Ingres does a chocolate-box version of the scene with a dainty hippogriff that couldn’t carry two bags of groceries, let alone a hero in full armour. Doré depicts a working hippogriff that still isn’t big enough. Redon gives us Angelica’s tiny glowing nudity in the heart of an empurpled chaos but fudges the hippogriff. Painter after painter takes the ball hoping to score a try with this subject. Some lose it in the scrum and others fumble a pass and end up with their faces in the mud. But Girolamo da Carpi scores with Ruggiero mounted on a hippogriff that will do the job and get him there and back. Here da Carpi has abandoned the smoothness of his Virgin and Child — this is a different matter altogether, a he-man picture for he-men. A bit of rough, this painting, with the emphasis on Ruggiero’s attack and Orca’s defiance, while Angelica, relegated to the outermost corner of the picture, cowers behind her rock.

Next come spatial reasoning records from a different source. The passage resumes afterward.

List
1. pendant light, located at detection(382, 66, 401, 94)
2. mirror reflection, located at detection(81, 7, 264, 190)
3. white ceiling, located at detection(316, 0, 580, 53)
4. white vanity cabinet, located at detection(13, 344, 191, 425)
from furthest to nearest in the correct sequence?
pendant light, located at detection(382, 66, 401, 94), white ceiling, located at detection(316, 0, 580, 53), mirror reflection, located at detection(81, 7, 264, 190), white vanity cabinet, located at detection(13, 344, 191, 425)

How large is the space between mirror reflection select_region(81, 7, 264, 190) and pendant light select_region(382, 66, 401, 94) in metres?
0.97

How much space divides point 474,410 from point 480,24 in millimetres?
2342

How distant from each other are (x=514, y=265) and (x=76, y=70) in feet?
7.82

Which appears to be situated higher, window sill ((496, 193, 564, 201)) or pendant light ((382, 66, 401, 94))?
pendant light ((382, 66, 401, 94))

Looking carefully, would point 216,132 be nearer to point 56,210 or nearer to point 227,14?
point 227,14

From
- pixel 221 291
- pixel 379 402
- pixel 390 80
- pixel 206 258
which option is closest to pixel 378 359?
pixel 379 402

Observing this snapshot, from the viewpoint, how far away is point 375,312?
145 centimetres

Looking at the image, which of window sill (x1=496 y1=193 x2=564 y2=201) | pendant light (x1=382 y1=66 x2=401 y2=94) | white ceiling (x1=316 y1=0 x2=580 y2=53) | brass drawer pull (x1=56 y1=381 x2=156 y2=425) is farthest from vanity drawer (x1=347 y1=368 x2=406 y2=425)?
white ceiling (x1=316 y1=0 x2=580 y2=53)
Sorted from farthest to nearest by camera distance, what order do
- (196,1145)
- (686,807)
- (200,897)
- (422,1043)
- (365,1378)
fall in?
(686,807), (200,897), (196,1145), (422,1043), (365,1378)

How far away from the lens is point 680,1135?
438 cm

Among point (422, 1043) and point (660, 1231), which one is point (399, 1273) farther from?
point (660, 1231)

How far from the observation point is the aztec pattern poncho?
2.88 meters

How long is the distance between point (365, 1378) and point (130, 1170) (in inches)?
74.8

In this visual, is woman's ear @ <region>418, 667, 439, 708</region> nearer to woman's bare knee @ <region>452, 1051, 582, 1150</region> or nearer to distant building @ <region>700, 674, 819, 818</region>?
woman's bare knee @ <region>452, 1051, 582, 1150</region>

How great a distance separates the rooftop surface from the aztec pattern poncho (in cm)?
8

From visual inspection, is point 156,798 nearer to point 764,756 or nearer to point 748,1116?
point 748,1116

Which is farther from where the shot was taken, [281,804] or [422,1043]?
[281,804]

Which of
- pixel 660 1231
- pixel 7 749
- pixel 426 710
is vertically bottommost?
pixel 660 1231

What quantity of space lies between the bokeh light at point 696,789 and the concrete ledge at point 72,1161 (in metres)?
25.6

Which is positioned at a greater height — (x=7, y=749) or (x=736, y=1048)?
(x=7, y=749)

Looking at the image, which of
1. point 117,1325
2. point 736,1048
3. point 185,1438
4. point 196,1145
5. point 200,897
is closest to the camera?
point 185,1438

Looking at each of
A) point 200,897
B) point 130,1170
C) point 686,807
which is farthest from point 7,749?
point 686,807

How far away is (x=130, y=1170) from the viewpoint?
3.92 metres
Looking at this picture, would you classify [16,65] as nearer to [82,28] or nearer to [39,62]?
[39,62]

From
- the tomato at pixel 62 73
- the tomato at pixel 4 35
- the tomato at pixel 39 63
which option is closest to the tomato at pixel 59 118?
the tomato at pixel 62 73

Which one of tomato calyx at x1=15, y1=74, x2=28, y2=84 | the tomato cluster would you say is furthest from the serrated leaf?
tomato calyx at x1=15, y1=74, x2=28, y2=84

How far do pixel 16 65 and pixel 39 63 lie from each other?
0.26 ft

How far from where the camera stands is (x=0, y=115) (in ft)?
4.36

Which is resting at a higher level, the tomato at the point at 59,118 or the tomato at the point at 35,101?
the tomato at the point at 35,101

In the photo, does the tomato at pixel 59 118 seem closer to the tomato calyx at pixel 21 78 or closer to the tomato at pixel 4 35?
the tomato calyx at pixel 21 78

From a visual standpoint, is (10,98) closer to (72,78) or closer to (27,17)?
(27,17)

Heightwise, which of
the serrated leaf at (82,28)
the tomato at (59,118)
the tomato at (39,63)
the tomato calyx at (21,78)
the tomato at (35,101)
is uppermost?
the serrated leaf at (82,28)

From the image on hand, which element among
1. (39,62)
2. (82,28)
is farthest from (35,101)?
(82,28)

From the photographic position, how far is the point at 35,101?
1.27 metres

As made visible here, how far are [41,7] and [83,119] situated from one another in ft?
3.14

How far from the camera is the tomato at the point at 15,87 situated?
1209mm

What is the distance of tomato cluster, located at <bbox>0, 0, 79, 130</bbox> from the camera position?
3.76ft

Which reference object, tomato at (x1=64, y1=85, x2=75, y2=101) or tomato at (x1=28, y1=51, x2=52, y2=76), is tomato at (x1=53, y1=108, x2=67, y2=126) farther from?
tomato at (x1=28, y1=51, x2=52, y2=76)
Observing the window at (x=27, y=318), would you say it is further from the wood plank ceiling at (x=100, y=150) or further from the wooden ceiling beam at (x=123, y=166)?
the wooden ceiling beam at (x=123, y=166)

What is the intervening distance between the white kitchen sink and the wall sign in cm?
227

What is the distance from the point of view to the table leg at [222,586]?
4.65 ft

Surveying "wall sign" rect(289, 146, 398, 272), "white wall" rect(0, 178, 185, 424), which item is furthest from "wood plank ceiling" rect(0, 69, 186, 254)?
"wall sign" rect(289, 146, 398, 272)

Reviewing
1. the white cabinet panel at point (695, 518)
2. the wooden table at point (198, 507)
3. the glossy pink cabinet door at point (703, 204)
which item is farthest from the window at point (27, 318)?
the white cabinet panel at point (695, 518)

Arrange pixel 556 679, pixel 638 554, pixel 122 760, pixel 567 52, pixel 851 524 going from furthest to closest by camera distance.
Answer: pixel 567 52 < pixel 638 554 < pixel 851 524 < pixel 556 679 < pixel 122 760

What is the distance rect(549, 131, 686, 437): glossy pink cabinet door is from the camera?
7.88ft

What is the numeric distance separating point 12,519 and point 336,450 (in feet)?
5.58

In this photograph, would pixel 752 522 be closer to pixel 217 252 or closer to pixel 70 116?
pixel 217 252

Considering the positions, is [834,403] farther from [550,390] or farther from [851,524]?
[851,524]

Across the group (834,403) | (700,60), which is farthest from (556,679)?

Beauty in mortal peril! Why is this theme so dear to writers and painters and film-makers? Because such beauty as remains in our world always is in mortal peril. And the beauty is intensified by the terror that lives in it.

The hero, of course, gets the male lead in this part of the story; he has to. But my hero is the hippogriff, that burly flyer as reliable as a Lancaster to bomb the shit out of Orca and get Ruggiero on to the next instalment of Ariosto’s epic.

I, Guglielmo Stranieri, at my desk in the agency where I file and send out press cuttings, am not very strong and I am easily intimidated by anyone at all. And yet in some way Volatore and I are brothers. In my free time I live his life with him and word it on to the pages of this story. We need each other.